### Recorded data

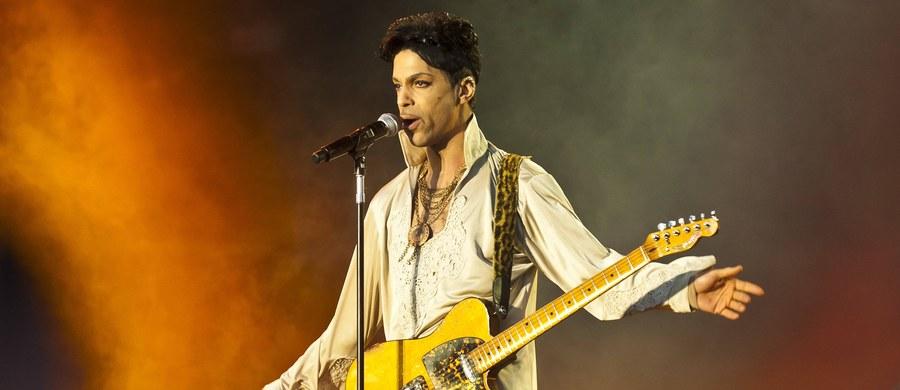 Agencja Associated Press dotarła do wyników toksykologii Prince'a. Okazało się, że w momencie śmierci miał ekstremalnie wysoki poziom fentanylu w organizmie. Jest to silnie działający środek przeciwbólowy.
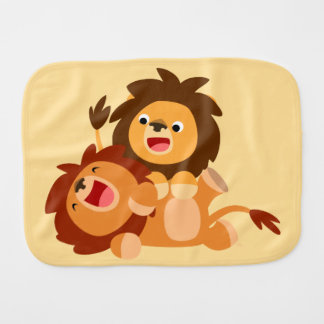 Linge de bébé espiègle mignon de deux lions de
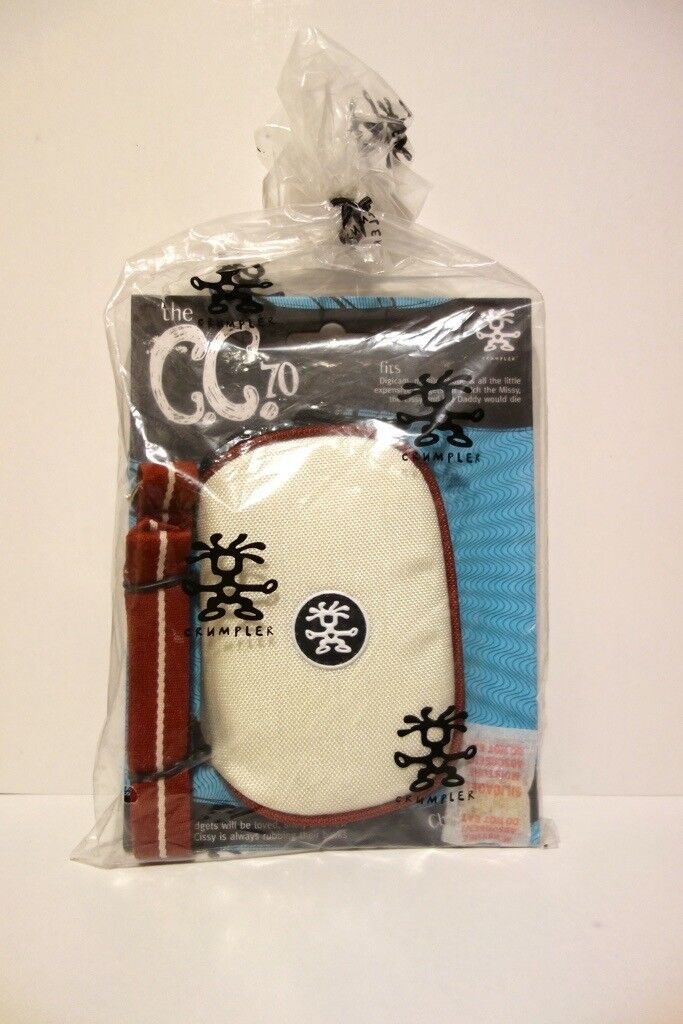 Crumpler C.C.70 gadget pouch with strap (Zip case for phone, mp3, camera etc.)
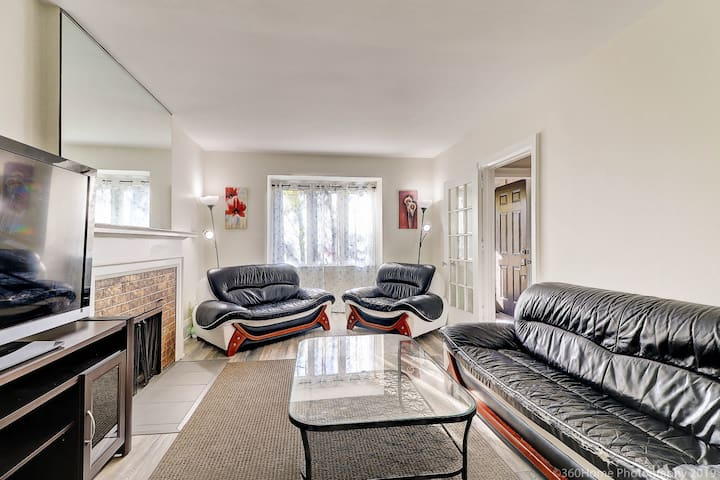 ***Perfect*** Spacious House In Downtown Toronto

### Exercise goal
Every line of the material above should be repeated exactly, except for the pictures.

### Result of this exercise
 Agencja Associated Press dotarła do wyników toksykologii Prince'a. Okazało się, że w momencie śmierci miał ekstremalnie wysoki poziom fentanylu w organizmie. Jest to silnie działający środek przeciwbólowy.
 Linge de bébé espiègle mignon de deux lions de
 Crumpler C.C.70 gadget pouch with strap (Zip case for phone, mp3, camera etc.)
 ***Perfect*** Spacious House In Downtown Toronto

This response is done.